Open letter to President Obama: please veto the Keystone XL pipeline -- for future generations

Obama high five with kid
President Barack Obama greets a child in Williamsburg, Va., Oct. 14, 2012. White House photo.

President Barack Obama

The White House

1600 Pennsylvania Avenue NW

Washington, DC 20500

Dear Mr. President,

I am writing to you now because I, and every one I know, have a vested interest in a decision you are about to make regarding the Keystone XL pipeline.

To introduce myself, I am a Canadian family physician with several decades of advocacy around health in the broadest sense of the word.

I know your office receives thousands of pieces of mail – and every other form of communication – each and every day. I know that, as a result, there is only a small chance that you will read this yourself. So I am taking the liberty of copying this into the public space, in the hopes that doing so may strengthen my case in your mind.

Please understand that this does not constitute any disrespect for you, or for your office. It simply speaks to how deeply concerned about this matter I really am.

Before I get into the pipeline issue, let me say how filled with admiration I am that you aspired to, and then ran, and then, against so many historical odds, succeeded in being elected to the office of United States president. I admire your courage, determination and steadfastness in doing so, despite a national setting still beset by the evils of racism, and most particularly in a time of such great global turmoil when, in the phrase first proposed by MIT professor Thomas Kuhn, a paradigm shift is very much upon us.

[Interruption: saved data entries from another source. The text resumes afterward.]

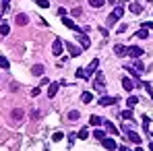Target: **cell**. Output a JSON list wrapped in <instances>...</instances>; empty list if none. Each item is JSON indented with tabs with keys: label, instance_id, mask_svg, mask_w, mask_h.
<instances>
[{
	"label": "cell",
	"instance_id": "1",
	"mask_svg": "<svg viewBox=\"0 0 153 151\" xmlns=\"http://www.w3.org/2000/svg\"><path fill=\"white\" fill-rule=\"evenodd\" d=\"M10 118H13V122H15V124L23 122V118H25V110H21V108H15V110L10 112Z\"/></svg>",
	"mask_w": 153,
	"mask_h": 151
},
{
	"label": "cell",
	"instance_id": "2",
	"mask_svg": "<svg viewBox=\"0 0 153 151\" xmlns=\"http://www.w3.org/2000/svg\"><path fill=\"white\" fill-rule=\"evenodd\" d=\"M126 56H130V58H141V56H143V48H139V46H128Z\"/></svg>",
	"mask_w": 153,
	"mask_h": 151
},
{
	"label": "cell",
	"instance_id": "3",
	"mask_svg": "<svg viewBox=\"0 0 153 151\" xmlns=\"http://www.w3.org/2000/svg\"><path fill=\"white\" fill-rule=\"evenodd\" d=\"M62 52H64V42H62V39H56L54 46H52V54H54V56H60Z\"/></svg>",
	"mask_w": 153,
	"mask_h": 151
},
{
	"label": "cell",
	"instance_id": "4",
	"mask_svg": "<svg viewBox=\"0 0 153 151\" xmlns=\"http://www.w3.org/2000/svg\"><path fill=\"white\" fill-rule=\"evenodd\" d=\"M102 147H103V149H110V151L118 149L116 141H114V139H108V137H103V139H102Z\"/></svg>",
	"mask_w": 153,
	"mask_h": 151
},
{
	"label": "cell",
	"instance_id": "5",
	"mask_svg": "<svg viewBox=\"0 0 153 151\" xmlns=\"http://www.w3.org/2000/svg\"><path fill=\"white\" fill-rule=\"evenodd\" d=\"M97 66H100V60H97V58H93V60L89 62L87 71H85V75H87V79H91V75H93V71H97Z\"/></svg>",
	"mask_w": 153,
	"mask_h": 151
},
{
	"label": "cell",
	"instance_id": "6",
	"mask_svg": "<svg viewBox=\"0 0 153 151\" xmlns=\"http://www.w3.org/2000/svg\"><path fill=\"white\" fill-rule=\"evenodd\" d=\"M103 87H105V77H103V73H97L95 75V89L103 91Z\"/></svg>",
	"mask_w": 153,
	"mask_h": 151
},
{
	"label": "cell",
	"instance_id": "7",
	"mask_svg": "<svg viewBox=\"0 0 153 151\" xmlns=\"http://www.w3.org/2000/svg\"><path fill=\"white\" fill-rule=\"evenodd\" d=\"M62 23H64V25L68 27V29H73V31H81V29H79V27L75 25V21H73V19H68V17H66V15H64V17H62Z\"/></svg>",
	"mask_w": 153,
	"mask_h": 151
},
{
	"label": "cell",
	"instance_id": "8",
	"mask_svg": "<svg viewBox=\"0 0 153 151\" xmlns=\"http://www.w3.org/2000/svg\"><path fill=\"white\" fill-rule=\"evenodd\" d=\"M124 71H126L128 75L134 77V81H139V79H141V73H139V71H137L134 66H128V64H124Z\"/></svg>",
	"mask_w": 153,
	"mask_h": 151
},
{
	"label": "cell",
	"instance_id": "9",
	"mask_svg": "<svg viewBox=\"0 0 153 151\" xmlns=\"http://www.w3.org/2000/svg\"><path fill=\"white\" fill-rule=\"evenodd\" d=\"M126 137L130 139V141H132V143H137V145H141V137H139V135H137L134 130H130V128H128V130H126Z\"/></svg>",
	"mask_w": 153,
	"mask_h": 151
},
{
	"label": "cell",
	"instance_id": "10",
	"mask_svg": "<svg viewBox=\"0 0 153 151\" xmlns=\"http://www.w3.org/2000/svg\"><path fill=\"white\" fill-rule=\"evenodd\" d=\"M103 124H105V130H108V132H110V135H118V132H120V130H118V128H116V126L112 124V122H110V120H103Z\"/></svg>",
	"mask_w": 153,
	"mask_h": 151
},
{
	"label": "cell",
	"instance_id": "11",
	"mask_svg": "<svg viewBox=\"0 0 153 151\" xmlns=\"http://www.w3.org/2000/svg\"><path fill=\"white\" fill-rule=\"evenodd\" d=\"M114 54H116V56H126V46L116 44V46H114Z\"/></svg>",
	"mask_w": 153,
	"mask_h": 151
},
{
	"label": "cell",
	"instance_id": "12",
	"mask_svg": "<svg viewBox=\"0 0 153 151\" xmlns=\"http://www.w3.org/2000/svg\"><path fill=\"white\" fill-rule=\"evenodd\" d=\"M58 87H60V83H50V87H48V97H54V95L58 93Z\"/></svg>",
	"mask_w": 153,
	"mask_h": 151
},
{
	"label": "cell",
	"instance_id": "13",
	"mask_svg": "<svg viewBox=\"0 0 153 151\" xmlns=\"http://www.w3.org/2000/svg\"><path fill=\"white\" fill-rule=\"evenodd\" d=\"M66 48H68V52H71L73 56H79V54L83 52V48H79V46H75V44H66Z\"/></svg>",
	"mask_w": 153,
	"mask_h": 151
},
{
	"label": "cell",
	"instance_id": "14",
	"mask_svg": "<svg viewBox=\"0 0 153 151\" xmlns=\"http://www.w3.org/2000/svg\"><path fill=\"white\" fill-rule=\"evenodd\" d=\"M118 97H102L100 100V106H112V103H116Z\"/></svg>",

The transition from dominating the planet to becoming its responsible stewards could not be more visible and obvious than in these times, and you have been directly engaged in some of the most intense efforts that are preparing us for that transition. Like so many US presidents before you, these processes have turned your hair a distinguished grey – a small signal of how demanding the tasks facing a US president can be, and also how caustic and invasive the forces that surround a person playing that role can be. You are embedded in a large team of advisors and friends, and you have a very gifted partner and what I can guess is a warm and supportive family.

Nevertheless, many of the daily demands and pressures you feel and have to deal with are felt and dealt with alone.

May I say, on that note, that your determination to bring into force the Patient Protection and Affordable Care Act – which will be affectionately known forever as “Obamacare”, and rightly so, because you are the person most responsible for its existence – has resonated enormously with me as a physician, and with most of my fellow Canadians. If you were to accomplish nothing else during your tenure as president, that one achievement alone will stand as an enduring and deeply positive legacy of your time in office.

Obamacare is an enactment that will permanently (the Tea Party notwithstanding) elevate the physical, mental and social well-being of US citizens in a very fundamental and necessary way. I sense that the at times rabid, ideologically-driven opposition to Obamacare – like the intense opposition to Medicare when it was introduced in Canada – will vanish into the dustbin of history in a few years, and your name will be lauded for this accomplishment for a very long time.

Please forgive me for this quite discursive beginning to my letter. I come from a chatty family. And I don’t write to the US president very often (you’ll be relieved to know!), But as I started typing, I realized that there are a lot of things that I wanted to get off my chest.

Now, however, let me get back to the reason I am writing to you today.

There are intense, unremitting pressures on you to approve the Keystone XL pipeline, which has been proposed to run from the Canadian Tar Sands to the Texas coast, taking diluted bitumen or “dilbit” from this country to refineries in Texas, and from there overseas for international sale.